Il aurait aimé pouvoir réparer par l’art la violence et les destructions. C’est cependant la couleur du sang qui s’est imposée de facto dans l’une des grandes œuvres murales que Abed al-Kadiri était en train de réaliser in situ dans le cadre de l’exposition Genealogy of a Repair que lui consacre la galerie Dumontier Contemporary à Paris, depuis le 17 octobre jusqu'au 18 novembre.
Représentant des forêts, lieu d’apaisement absolu pour l’artiste, ces murales – dont la vente est destinée à être entièrement reversée à un orphelinat français–, se sont teintées de douleur pour ce Libanais résidant en France depuis 2021. La résurgence brutale du conflit entre Israël et le Hamas l’ayant renvoyé, à quelques jours de son premier vernissage parisien, à ce Proche-Orient ravagé par la violence, les guerres et les massacres d'où il est issu. Une région qui hante son travail artistique, mais dont il avait voulu s’éloigner physiquement au lendemain de la tragédie du 4 août 2020 pour tenter de se reconstruire émotionnellement. Et réparer aussi ses toiles rescapées de la double explosion au port de Beyrouth qui avait impactée la galerie Tanit à Mar Mikhaël sur les cimaises de laquelle elles étaient alors accrochées.
Pour les enfants de France et de Gaza
Ces toiles, l’artiste libanais était heureux de les montrer « restaurées, rapiécées au fil et à l’aiguille même par endroit, ayant échappées au pire » au public français comme le témoignage du triomphe de l’art contre la violence…

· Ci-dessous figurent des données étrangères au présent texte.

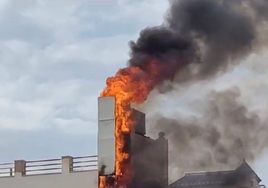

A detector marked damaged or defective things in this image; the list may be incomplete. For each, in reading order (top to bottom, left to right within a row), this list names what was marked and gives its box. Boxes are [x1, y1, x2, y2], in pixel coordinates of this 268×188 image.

burnt wall surface [129, 108, 168, 188]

Sauf que cette dernière est terriblement traîtresse. En refaisant une énième irruption brutale à Gaza, elle a ramené Abed al-Kadiri vers l’horreur du spectacle du sang des innocents. « Une violence qui me bouleverse émotionnellement, que je ne supporte pas de voir exercée contre qui que se soit dans le monde, encore moins contre une population qui crie sa souffrance dans la même langue que la mienne, et qui subit le traumatisme des bombardements auquel nous avons été nous aussi exposé maintes fois en tant que Libanais… Une violence qui a une résonance particulière pour moi dont le travail aborde aussi la situation du monde arabe et de sa population trop souvent victime d’injustices », confie à L’OLJ cet artiste activiste dans l’âme. Et dont le parcours de vie en temps de guerre l’a amené à s’interroger sur la forme et la manière d’apporter un support à l’humain à travers l’art.
Un questionnement né en particulier dans la foulée de la double explosion du 4 août et dont la réponse directe s’était exprimée dans le projet de fresque murale en 20 panneaux, intitulé Aujourd'hui, je voudrais être un arbre (2020), qu’il avait réalisé dans le but de collecter des fonds pour la reconstruction et la réhabilitation des maisons de Beyrouth.

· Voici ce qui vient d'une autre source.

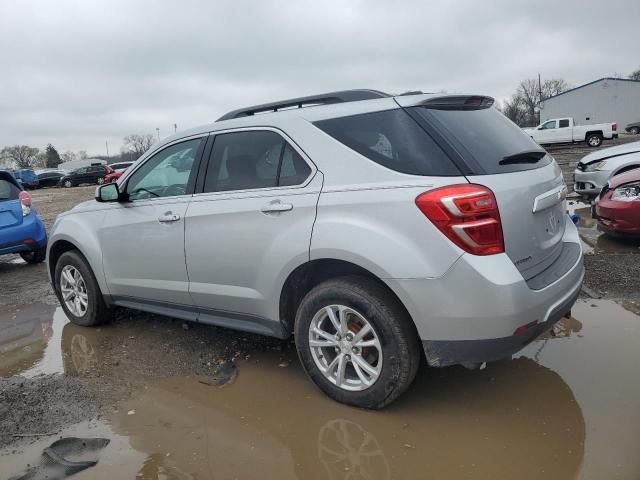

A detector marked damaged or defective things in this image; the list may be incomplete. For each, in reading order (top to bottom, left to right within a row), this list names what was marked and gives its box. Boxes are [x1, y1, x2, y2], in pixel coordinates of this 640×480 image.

damaged vehicle [47, 90, 584, 408]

C’est d’ailleurs dans cet esprit d’un « art pour une cause » qu’il a abordé l’élaboration au sein de la galerie parisienne de deux grandes murales au fusain. Deux grandes fresques dédiées à récolter un soutien financier à une association qui s’occupe d’orphelins français. Et qui, à travers la métaphore de l’arbre, symbole par excellence « de la terre, des racines, de la force d’endurance et de guérison», font contrepoids chez cet artiste d’une grande sensibilité aux chocs et aux ravages du monde. Sauf entre-temps, le choc s’étant à nouveau reproduit, Kadiri ne pouvait plus se borner à représenter des forêts à l’inébranlable sérénité. Et c’est de manière totalement spontanée, « presque dans un geste inconscient », qu’il s’est saisi d’un pastel de couleur rouge pour réaliser, à la suite de ce 17 octobre de triste mémoire, une troisième murale représentant un olivier… Dont les recettes de vente serviront à financer des actes de soins apportés par des ONG (comme Médecins sans frontière ou Medical Aid for Palestine) aux enfants de Gaza.